We’ve been reviewing the results of the English housing survey, and have found there are great signs of housing improvements, especially within the privately rented sector.
Privately rented accommodation has seen a rise in popularity, partly funded by lenders and buy to let investors. The amount of houses which are now being rented has risen to 3.8 million, matching the amount of houses that are being socially rented.
The majority of houses in England are still occupied by owners; however the rate has dropped from 71% in 2003 to 65% currently. This leads us to believe that renting is becoming increasingly popular. See our blog where we suggest reasons why this may be.
Almost two-thirds of socially rented houses are paid for using housing benefits, compared to one-quarter of privately rented accommodation which relies somewhat on housing benefit.
Although there has been a lot of press coverage regarding overcrowding in the UK, there have been no significant changes when looking at the survey. Overcrowding affects just 1% of owner occupied households. It is slightly higher in social housing which suffers from overcrowding at a rate of 7%, and privately rented accommodation is suffering from overcrowding at a rate of 6%.

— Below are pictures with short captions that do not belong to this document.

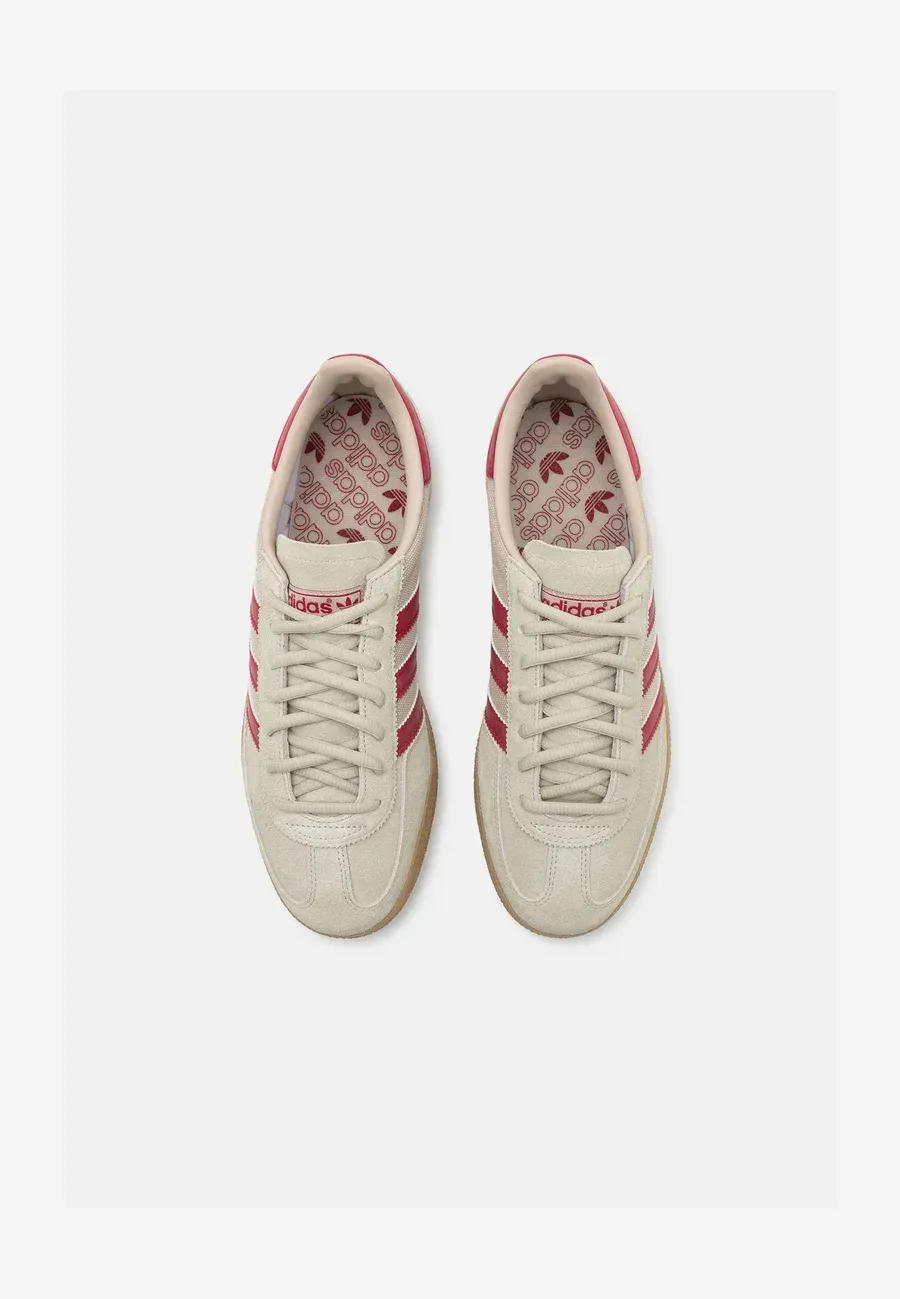 Фото № 4 с приближением к товару «‎HANDBALL SPEZIAL UNISEX»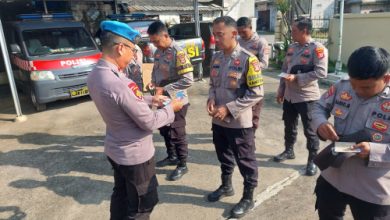 Wakapolres Serang, Kompol A Surya K berkunjung ke Polsek Pamarayan. Foto Yono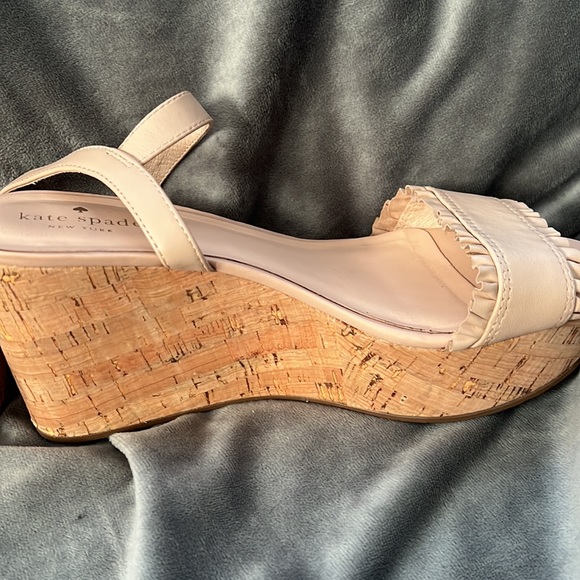 Pink Cork bottom Kate Spade shoes - Picture 3 of 9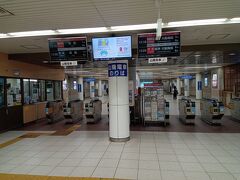 13時22分発の普通姫路駅行きで須磨寺駅へ向かいます。須磨寺駅は特急通過駅。どうやら後発の特急が先行普通に追い付いたようです。乗り換え案内を見れば分かったことですが。後日阪神電車にも乗りましたが、車内では乗り換え案内はなかったような気がします。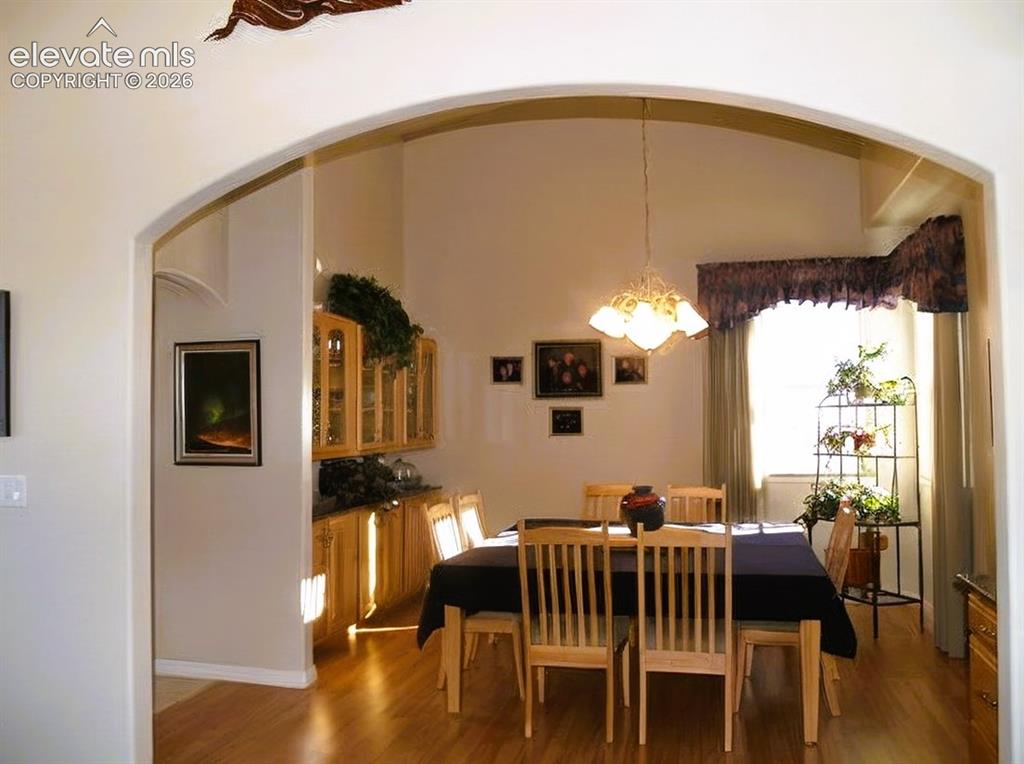 Image 5 of 38: Dining Area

On the flip side, under crowding is a lot more common, with 49% of owner occupied houses being under crowded. Social housing suffers from under crowding at a rate of 10%, and privately rented housing sees under crowding at a rate of 16%.
The government is currently encouraging housing to be more energy efficient, and this has been highly reflected in the 2011-12 housing survey. The socially rented sector has the highest rate of energy efficient homes.
It has been reported that almost a quarter of English houses do not meet the decent home standards, however this is significantly less than what was reported in 2012. The proportion of homes which do not meet a decent standard is now at its lowest rate in the social housing sector at 17%, and at its highest rate within privately rented housing at 35%.
Unsurprisingly the privately rented sector has the highest percentage of turnover. 32% of tenants renting privately have lived in their current home for under a year. This is significantly higher than owner occupied houses where only 3% of owner occupiers have lived in their house for under a year. 61% of home owners and 44% of socially renting tenants have lived in their houses for over 10 years.
College and County will be comparing these results to those found in next year’s English housing survey, and looking for any trends that may appear.